In another aspect of the present invention, a layout design supporting apparatus for a semiconductor device having a hard macro, includes: a storage section configured to store a netlist data of the semiconductor device and a hard macro data; and a processing section configured to read out the netlist data of the semiconductor device and the hard macro data from the storage section, to determine an arrangement position of the hard macro from the netlist data and the hard macro data, to determining an extension direction of an interconnection pattern in a specified area of a chip for the semiconductor device based on arrangement restriction data, and to arrange the interconnection pattern to extend in the determined extension direction in the specified area.

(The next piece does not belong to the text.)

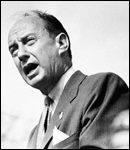 Adlai Stevenson - Campaign Speech 1956 by Adlai Stevenson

In still another aspect of the present invention, a computer-readable recording medium in which code of a computer-readable program is recorded for a layout design method for a semiconductor device having a hard macro, the layout design method comprises: reading out a netlist data of the semiconductor device and a hard macro data from a storage section; determining an arrangement position of the hard macro from the netlist data and the hard macro data; determining an extension direction of an interconnection pattern in a specified area of a chip for the semiconductor device based on arrangement restriction data; and arranging the interconnection pattern to extend in the determined extension direction in the specified area.

According to the present invention, it is possible to efficiently use the interconnection layer on a hard macro while influence of an interconnection pattern in the interconnection layer on the hard macro to the hard macro can be suppressed to the minimum.

Also, the permissible extending direction of the interconnection pattern can be restricted based on the arrangement restriction data.